■ **What the task asks**: Keep the images out while you set down the data exactly.

(Excerpted data Opens)

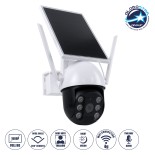 GloboStar® 86029 Αυτόνομη Ηλιακή IP Camera 1080P 2MP WiFi 4G SIM CARD 360° Μοιρών - 3200mAh - Φωτοβολταϊκό Πάνελ - Νυχτερινή Όραση με LED IR - Ανιχνευτή Κίνησης - Νυχτερινή Λήψη - Αδιάβροχη IP66 - Λευκό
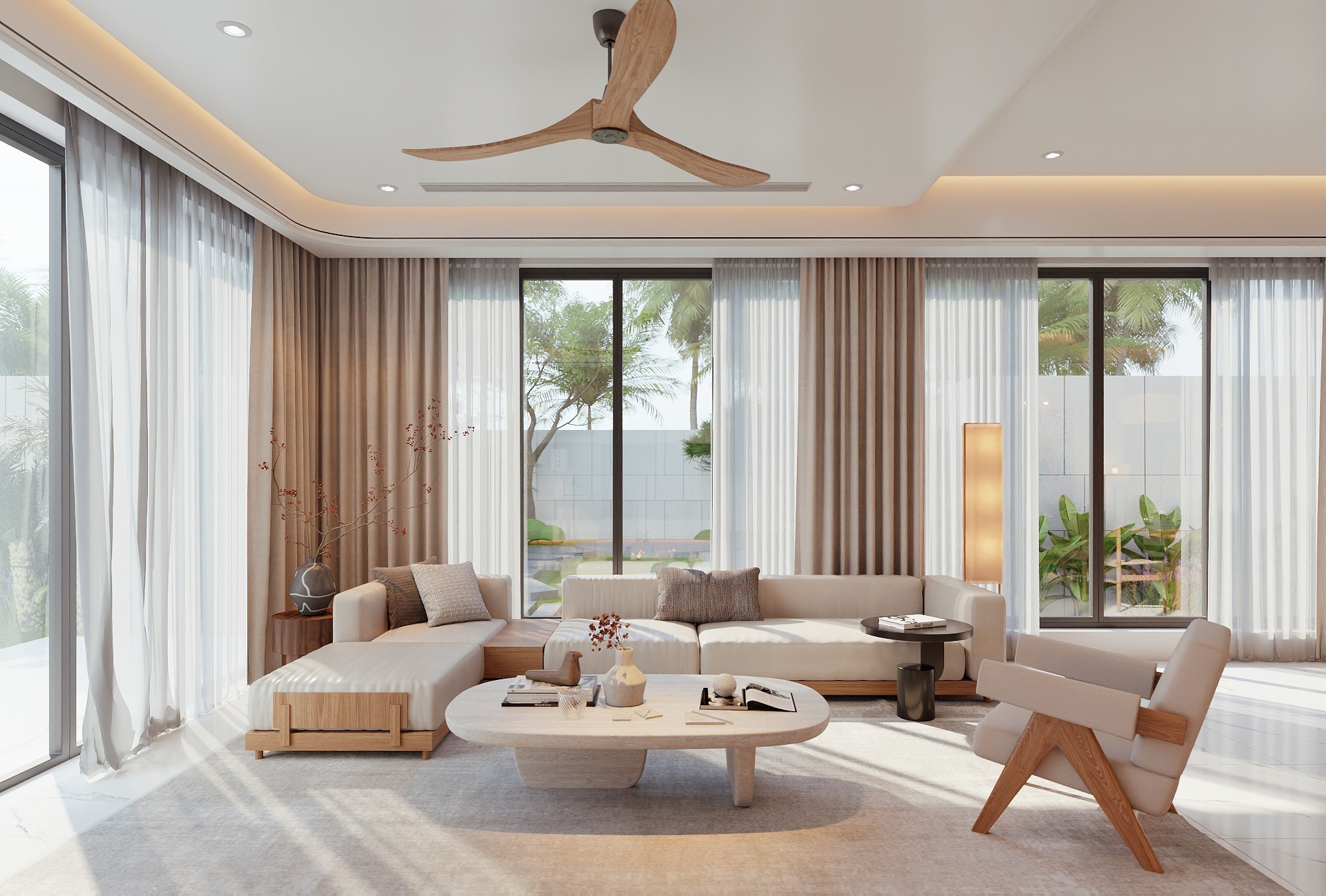Sofa gỗ sồi dáng chữ L màu vàng nâu với ghế đơn bọc nỉ và bàn trà oval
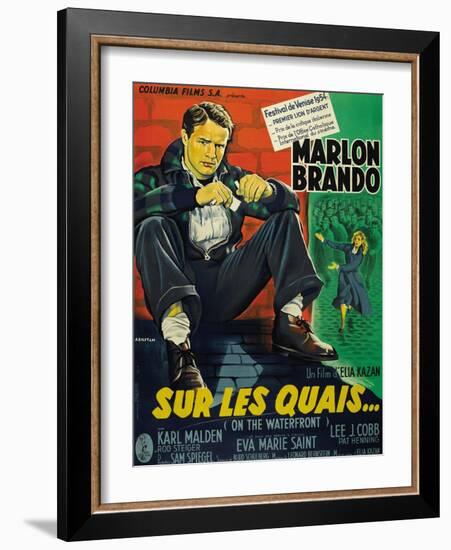 On the Waterfront, French Movie Poster, 1954-null-Framed Art Print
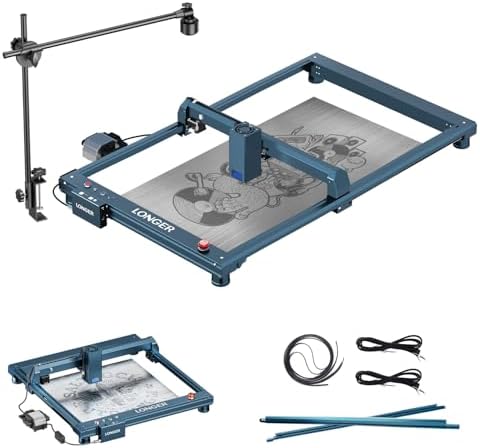 Longer Laser B1 20W Laser Engraver Cutter with Auto Air Assist, with Camera Kit, Auto Positioning & Capture, Y-Axis Extension,DIY Laser Engraver for Wood and Metal, Paper, Acrylic, Glass, Leather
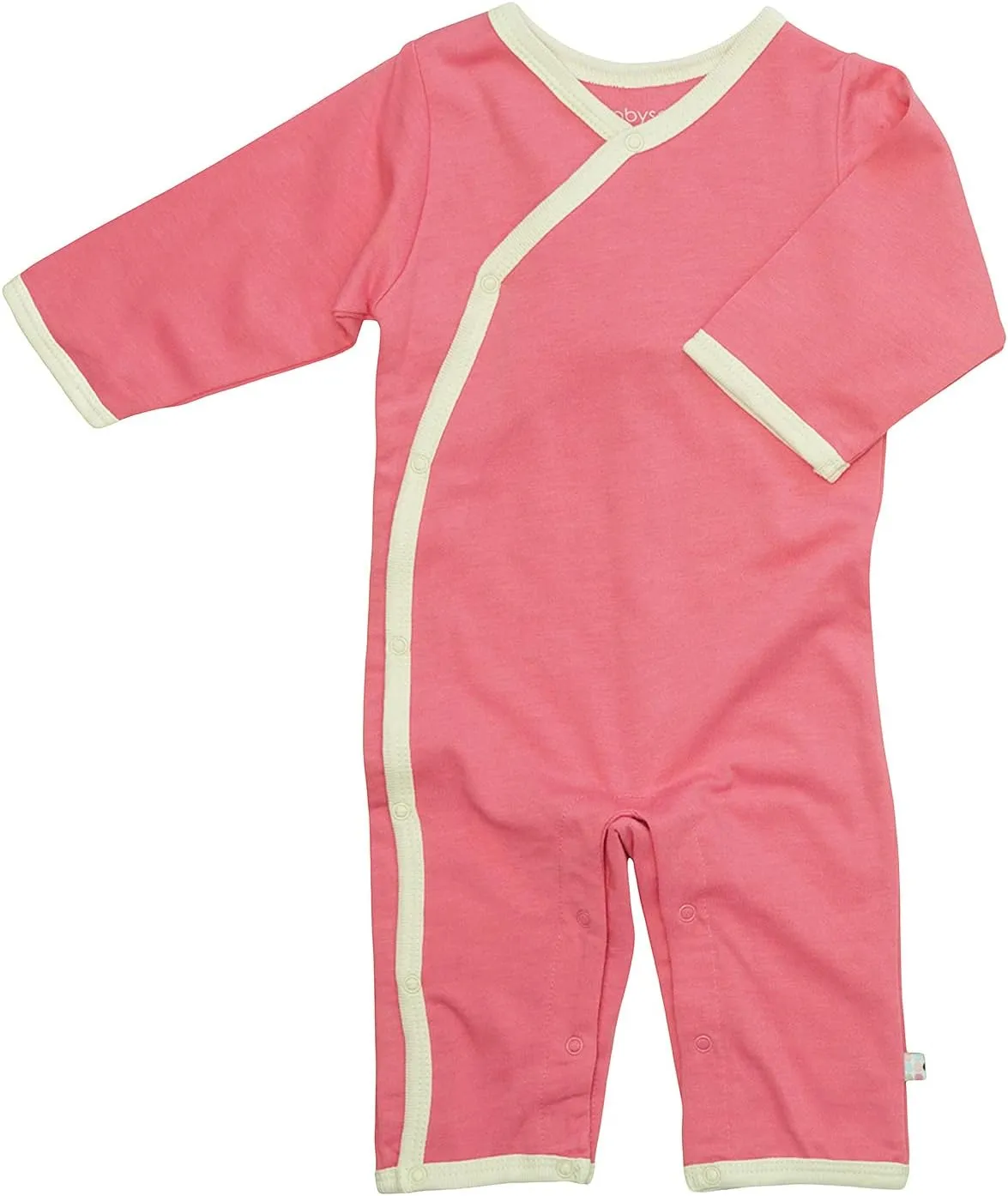Babysoy Newborn Baby Unisex Kimono Side Snap Long Sleeve Onepiece Romper Coverall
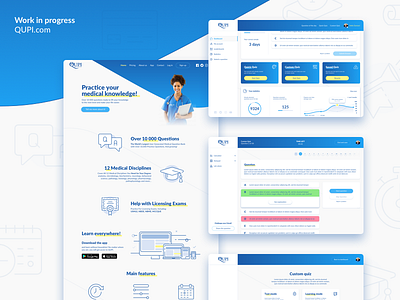 Work in progress – Qupi Site bank creator customize dashboard icon icons landing page medical question quiz set site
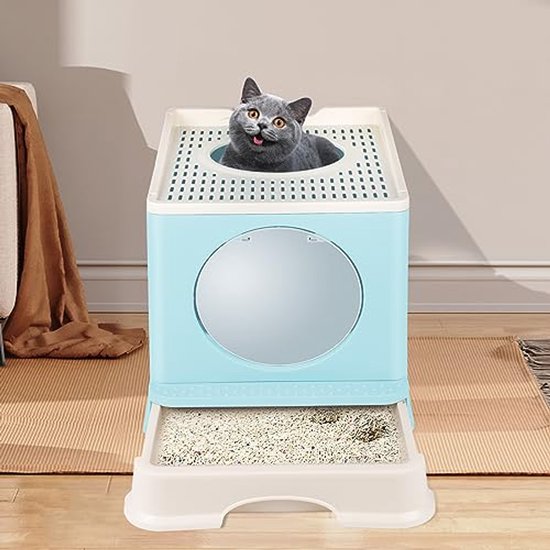Kattenbak, UV-desinfectie, opvouwbare kattenbak met deksel, koepelstructuur, gesloten kattenbak, kattentoilet met schep (rechthoekig, zwart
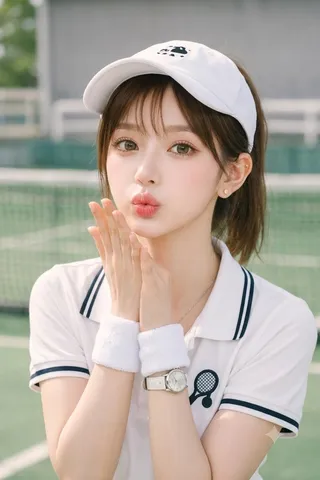 テニス少女のキュートな投げキッス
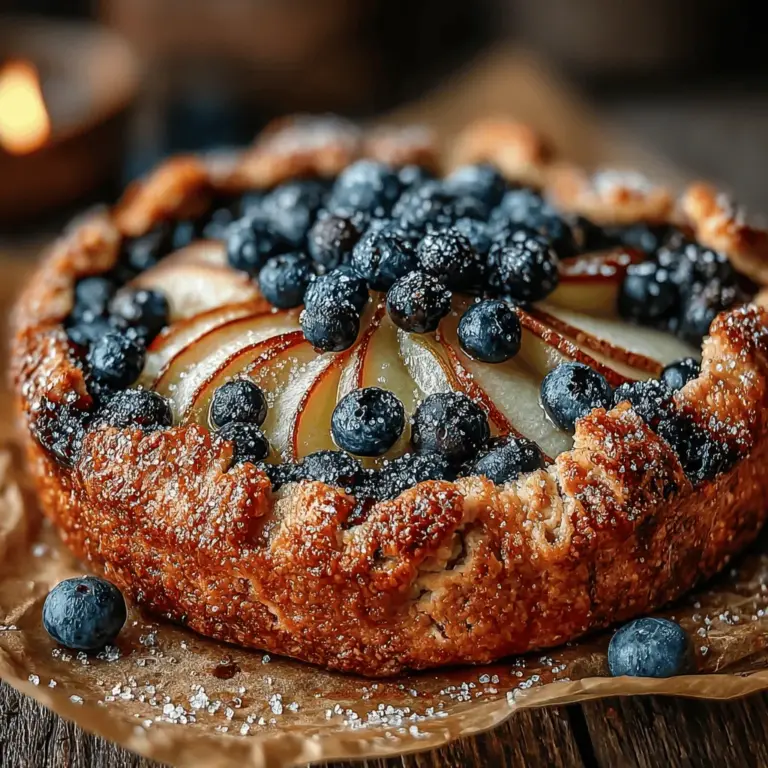 There's something undeniably comforting about a Rustic Pear & Blueberry Galette. This delightful dessert captures the essence of autumn with its vibrant colors and harmonious flavors. As the seasons shift, so do the ingredients we use in our kitchens, and this galette is a celebration of that seasonal bounty. With juicy pears mingling with tart blueberries, each bite offers a perfect balance of sweetness and acidity, enveloped in a flaky, buttery crust.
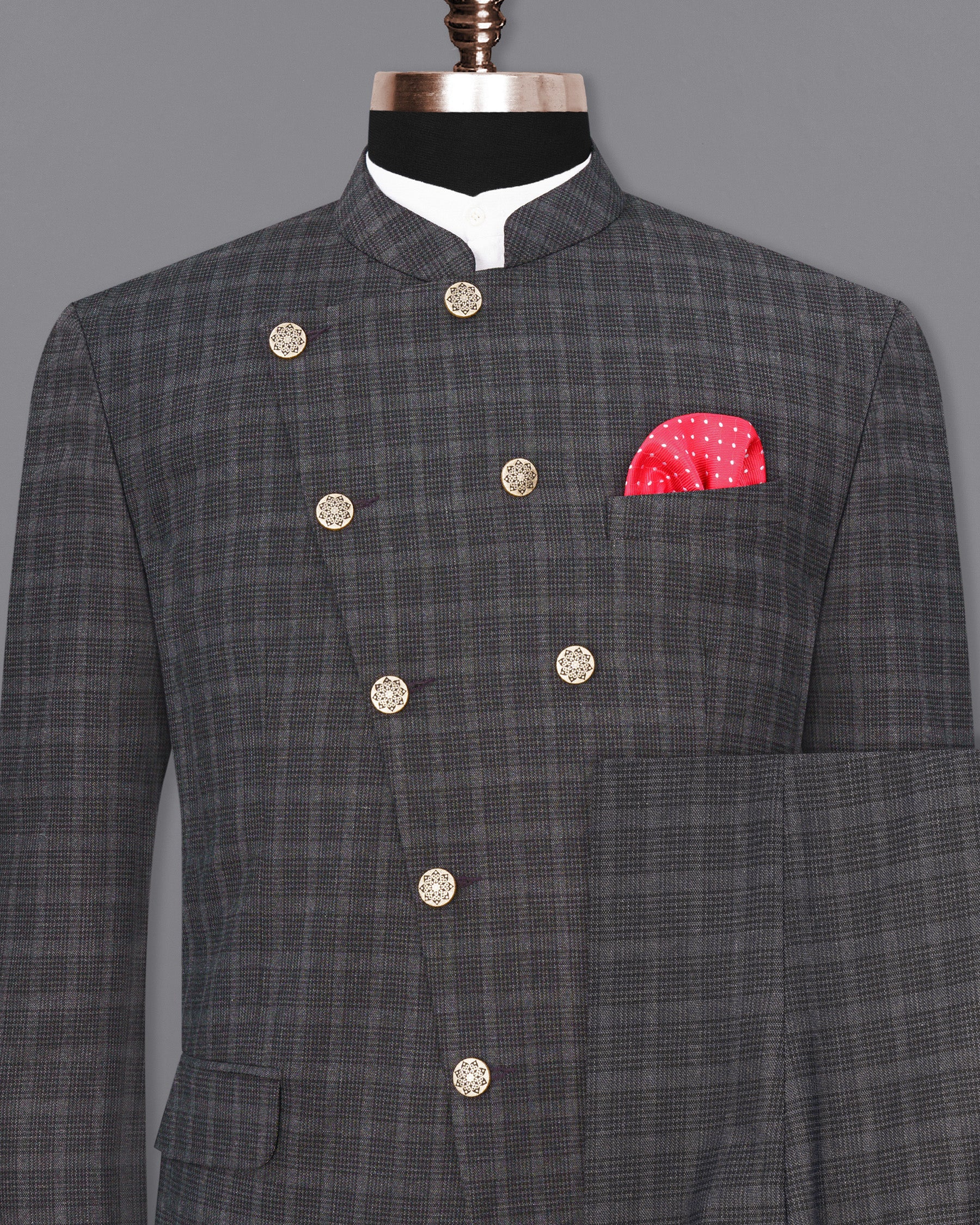 Iridium Plaid Cross Buttoned Bandhgala Suit ST1848-CBG3-36, ST1848-CBG3-38, ST1848-CBG3-40, ST1848-CBG3-42, ST1848-CBG3-44, ST1848-CBG3-46, ST1848-CBG3-48, ST1848-CBG3-50, ST1848-CBG3-52, ST1848-CBG3-54, ST1848-CBG3-56, ST1848-CBG3-58, ST1848-CBG3-60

(Excerpted data Closes)

■ **Exercise output**:
 GloboStar® 86029 Αυτόνομη Ηλιακή IP Camera 1080P 2MP WiFi 4G SIM CARD 360° Μοιρών - 3200mAh - Φωτοβολταϊκό Πάνελ - Νυχτερινή Όραση με LED IR - Ανιχνευτή Κίνησης - Νυχτερινή Λήψη - Αδιάβροχη IP66 - Λευκό
Sofa gỗ sồi dáng chữ L màu vàng nâu với ghế đơn bọc nỉ và bàn trà oval
 On the Waterfront, French Movie Poster, 1954-null-Framed Art Print
 Longer Laser B1 20W Laser Engraver Cutter with Auto Air Assist, with Camera Kit, Auto Positioning & Capture, Y-Axis Extension,DIY Laser Engraver for Wood and Metal, Paper, Acrylic, Glass, Leather
Babysoy Newborn Baby Unisex Kimono Side Snap Long Sleeve Onepiece Romper Coverall
 Work in progress – Qupi Site bank creator customize dashboard icon icons landing page medical question quiz set site
Kattenbak, UV-desinfectie, opvouwbare kattenbak met deksel, koepelstructuur, gesloten kattenbak, kattentoilet met schep (rechthoekig, zwart
 テニス少女のキュートな投げキッス
 There's something undeniably comforting about a Rustic Pear & Blueberry Galette. This delightful dessert captures the essence of autumn with its vibrant colors and harmonious flavors. As the seasons shift, so do the ingredients we use in our kitchens, and this galette is a celebration of that seasonal bounty. With juicy pears mingling with tart blueberries, each bite offers a perfect balance of sweetness and acidity, enveloped in a flaky, buttery crust.
 Iridium Plaid Cross Buttoned Bandhgala Suit ST1848-CBG3-36, ST1848-CBG3-38, ST1848-CBG3-40, ST1848-CBG3-42, ST1848-CBG3-44, ST1848-CBG3-46, ST1848-CBG3-48, ST1848-CBG3-50, ST1848-CBG3-52, ST1848-CBG3-54, ST1848-CBG3-56, ST1848-CBG3-58, ST1848-CBG3-60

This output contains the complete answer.